SHARES in India’s Tata Motors slipped almost 30 per cent today (8) after its Jaguar Land Rover (JLR) unit in UK recorded its biggest quarterly loss in recent years.
Fall in Chinese demand for luxury cars, uncertainty over Brexit, and rising debts have adversely hit the auto manufacturer.
JLR yesterday (7) announced a net loss of Rs 270 billion in the quarter ended in December owing to a £3bn write-down on JLR. That compared to a profit of Rs 12bn for the same period last year.
The auto maker made a record loss in Indian business history,crossing the deficit recorded by Indian Oil Corporation in 2012, according to Bloomberg.
Tata Motors share price on India’s bench mark Bombay Stock Exchange (BSE) today (8) fell to a new 12 month low of Rs 141.90, down 22.41 per cent compared to the previous close of 182.90 yesterday (7).
Fall in share price was Tata Motors’ biggest intraday fall in 26 years.
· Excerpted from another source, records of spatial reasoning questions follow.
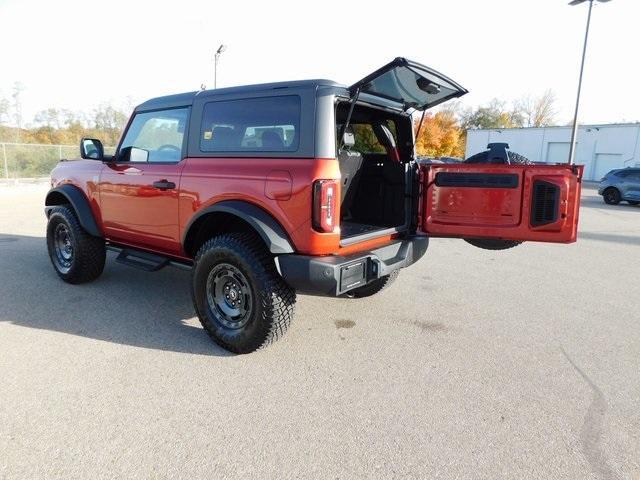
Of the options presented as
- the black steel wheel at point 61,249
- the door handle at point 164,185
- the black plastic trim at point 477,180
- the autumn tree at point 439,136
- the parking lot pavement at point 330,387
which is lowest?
the parking lot pavement at point 330,387

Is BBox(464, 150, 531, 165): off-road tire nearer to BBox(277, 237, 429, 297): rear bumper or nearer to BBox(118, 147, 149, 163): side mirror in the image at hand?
BBox(277, 237, 429, 297): rear bumper

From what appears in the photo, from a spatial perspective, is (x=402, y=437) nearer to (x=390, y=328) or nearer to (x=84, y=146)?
(x=390, y=328)

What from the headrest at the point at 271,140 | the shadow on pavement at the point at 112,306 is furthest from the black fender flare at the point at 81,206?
the headrest at the point at 271,140

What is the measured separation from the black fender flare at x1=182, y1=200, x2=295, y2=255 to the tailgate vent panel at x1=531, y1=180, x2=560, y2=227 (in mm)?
2083

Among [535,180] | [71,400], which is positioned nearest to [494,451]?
[535,180]

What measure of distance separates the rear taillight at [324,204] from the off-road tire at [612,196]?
60.2 ft

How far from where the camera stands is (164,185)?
3.79 m

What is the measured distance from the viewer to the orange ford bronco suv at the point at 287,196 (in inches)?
118

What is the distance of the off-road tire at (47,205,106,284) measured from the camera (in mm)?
4723

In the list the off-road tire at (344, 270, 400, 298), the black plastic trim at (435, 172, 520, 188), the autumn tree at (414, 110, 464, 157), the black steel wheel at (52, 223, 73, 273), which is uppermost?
the autumn tree at (414, 110, 464, 157)

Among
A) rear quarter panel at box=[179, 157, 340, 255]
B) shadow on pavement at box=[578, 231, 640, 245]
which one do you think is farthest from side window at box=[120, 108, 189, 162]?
shadow on pavement at box=[578, 231, 640, 245]

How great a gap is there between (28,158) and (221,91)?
710 inches

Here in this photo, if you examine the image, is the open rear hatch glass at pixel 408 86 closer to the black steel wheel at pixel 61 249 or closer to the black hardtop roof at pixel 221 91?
the black hardtop roof at pixel 221 91

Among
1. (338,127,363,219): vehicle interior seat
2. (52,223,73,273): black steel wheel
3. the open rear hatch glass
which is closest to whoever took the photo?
the open rear hatch glass
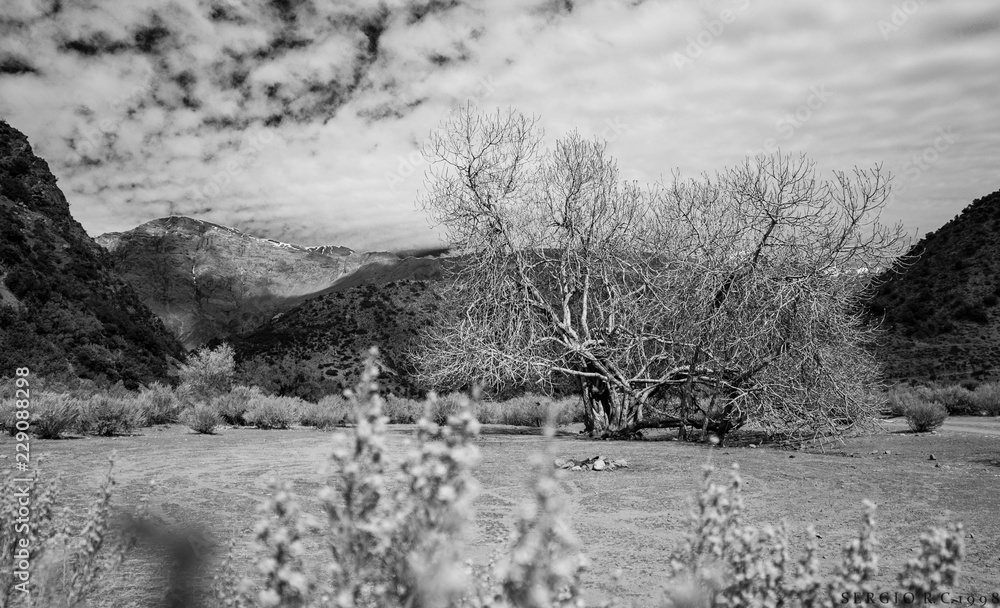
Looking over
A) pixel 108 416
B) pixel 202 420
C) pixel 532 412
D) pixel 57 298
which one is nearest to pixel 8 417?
pixel 108 416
“This is a difficult time for the industry, but we remain focused on ensuring sustainable and profitable growth, and making targeted investments, that will secure our business in the future,” JLR chief executive Ralf Speth said commenting on the quarterly results.
Tata Motors said it wrote down its JLR investment following to rigid market situation and expanding debt.